Summary
In this project, I try to detect topics among Quora questions through unsupervised Natural Language Processing machine learning methods. Using textual data from more than 10 000 questions, I implement a Latent Dirichlet Allocation model and fit it to the pre-processed questions. After tuning the model for the optimal number of topics (n=20), the final t-sne projected topics can be visualized below in a 2-dimensional space, together with the distriubtion of words representing them.

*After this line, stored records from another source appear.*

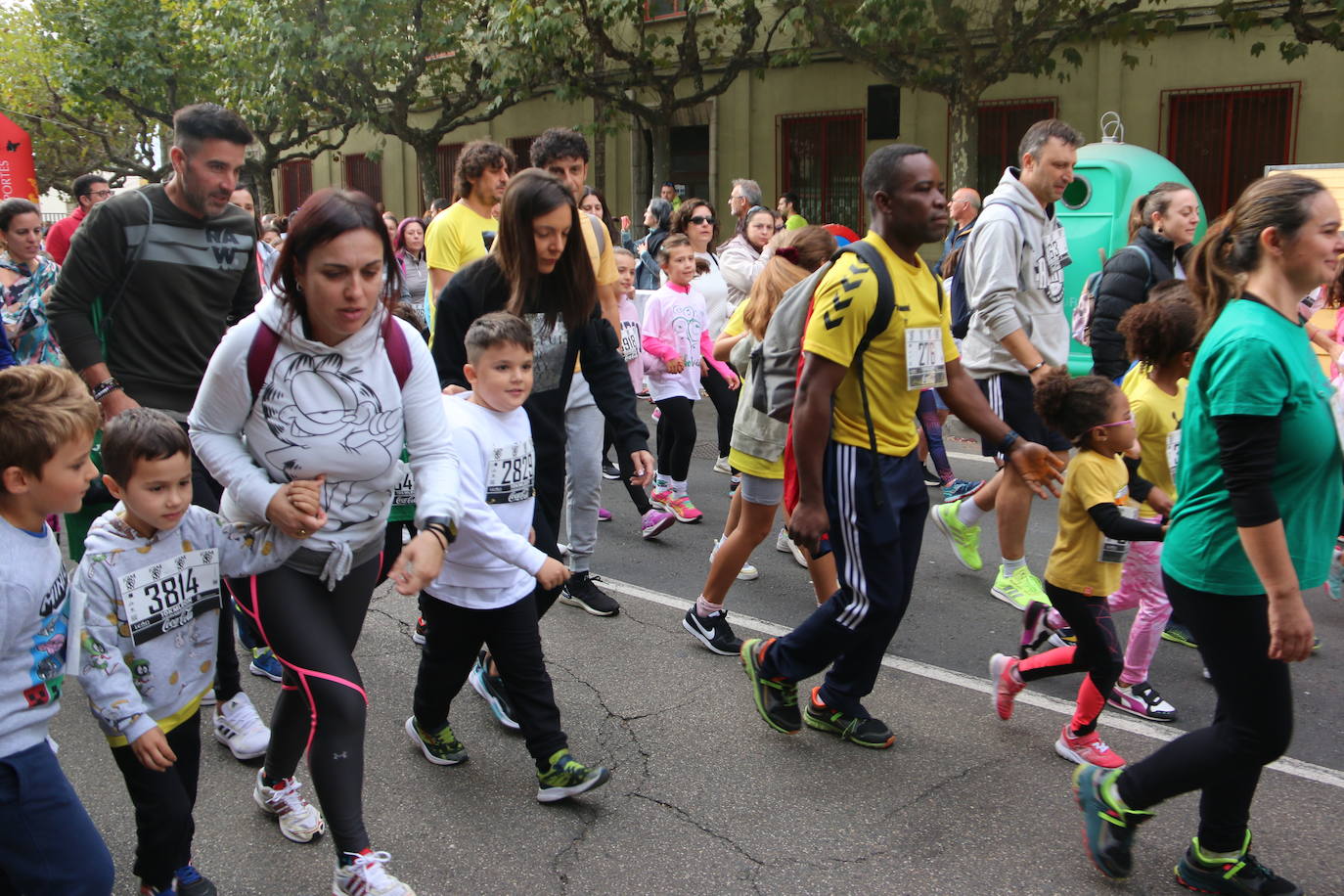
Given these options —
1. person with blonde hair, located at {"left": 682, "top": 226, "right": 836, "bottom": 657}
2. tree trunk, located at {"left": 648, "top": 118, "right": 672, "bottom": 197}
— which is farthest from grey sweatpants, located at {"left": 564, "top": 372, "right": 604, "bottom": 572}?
tree trunk, located at {"left": 648, "top": 118, "right": 672, "bottom": 197}

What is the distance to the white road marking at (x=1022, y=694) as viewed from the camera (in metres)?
3.74

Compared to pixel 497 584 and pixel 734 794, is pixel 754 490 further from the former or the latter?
pixel 497 584

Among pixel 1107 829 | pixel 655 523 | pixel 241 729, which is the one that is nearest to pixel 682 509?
pixel 655 523

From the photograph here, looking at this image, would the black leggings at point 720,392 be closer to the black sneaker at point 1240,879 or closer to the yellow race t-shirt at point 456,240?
the yellow race t-shirt at point 456,240

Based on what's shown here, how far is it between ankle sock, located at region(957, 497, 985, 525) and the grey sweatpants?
6.01ft

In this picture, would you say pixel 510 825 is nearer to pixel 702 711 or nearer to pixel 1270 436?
pixel 702 711

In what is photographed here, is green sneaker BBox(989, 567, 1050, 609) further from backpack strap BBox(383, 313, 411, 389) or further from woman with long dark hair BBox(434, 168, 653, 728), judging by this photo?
backpack strap BBox(383, 313, 411, 389)

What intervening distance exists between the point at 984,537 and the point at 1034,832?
344cm

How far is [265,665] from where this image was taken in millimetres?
4594

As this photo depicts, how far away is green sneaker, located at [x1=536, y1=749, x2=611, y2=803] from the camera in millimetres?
3506

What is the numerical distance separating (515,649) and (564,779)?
1.38ft

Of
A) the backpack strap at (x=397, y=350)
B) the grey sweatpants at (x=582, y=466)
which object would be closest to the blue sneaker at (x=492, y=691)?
the grey sweatpants at (x=582, y=466)

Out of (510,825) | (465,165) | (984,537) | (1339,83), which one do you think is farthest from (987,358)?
(1339,83)

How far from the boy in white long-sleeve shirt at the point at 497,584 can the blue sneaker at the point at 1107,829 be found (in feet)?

Quora questions topics from the optimal coherence LDA model (n=20, t-SNE projection)
Introduction
Quora, Quora, Quora… what is it, anyway?
To put it simply, Quora is a place to gain and share knowledge—about anything. It’s a platform to ask-or answer questions and connect with people who contribute unique insights. This platform empowers people to learn from each other and to better understand themselves and the world. Based on today’s (2022.04.29) Alexa audience metrics, Quora ranks #65 in global internet traffic and engagement over the past 90 days. As such, it is an invaluable source of information to understand what people worldwide are questioning themselves and others about.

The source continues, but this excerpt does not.